Für echten Wandel müssen wir alte Denk- und Handlungsweisen überwinden und ein neues, kooperatives Mindset etablieren. Denn nur mittels Kooperation und Ko-Kreation können wir Innovation fördern.

So bringen wir nicht nur unternehmensintern Menschen aus verschiedenen Einheiten zusammen, um das Unternehmen nach vorne zu bringen, sondern dürfen ebenfalls mit anderen Unternehmen zusammenarbeiten. Insbesondere Kooperationen mit Startups können nicht nur in der digitalen, sondern auch in der nachhaltigen Transformation große Chancen für etablierte Unternehmen bedeuten. So entwickeln vor allem Impact Startups in den verschiedensten Branchen nachhaltige Geschäftsmodelle und damit oft Lösungen, die zum nachhaltigen Wirtschaften enabeln. Sogar die Zusammenarbeit mit Wettbewerbern birgt enorme Innovations- und Lernpotenziale. Wenn das kompetitive Mindset überwunden wird, können beispielsweise Themen wie das Sammeln von Daten über die gesamte Lieferkette hinweg gemeinschaftlich angegangen werden.

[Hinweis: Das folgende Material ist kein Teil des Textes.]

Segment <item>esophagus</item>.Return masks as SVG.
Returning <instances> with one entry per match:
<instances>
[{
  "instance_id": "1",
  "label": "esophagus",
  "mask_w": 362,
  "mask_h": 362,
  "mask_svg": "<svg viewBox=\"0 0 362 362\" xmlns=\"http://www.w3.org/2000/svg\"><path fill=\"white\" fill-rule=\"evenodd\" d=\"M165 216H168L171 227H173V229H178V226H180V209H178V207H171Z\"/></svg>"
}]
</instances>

In diese Sinne: Lasst uns die Zukunft gemeinsam gestalten, egal welche Buzzwords wir dazu benutzen.

Über die Autorin:

Annika Büschgens ist Coach und Consultant im digitalHUB und Projektleiterin des sustainabilityLAB. Die studierte Betriebswirtin mit Schwerpunkt Corporate Development & Strategy hat bereits einige Jahre Erfahrung im Bereich des Social Entrepreneurship und eine Fortbildung als Sustainability Leader absolviert.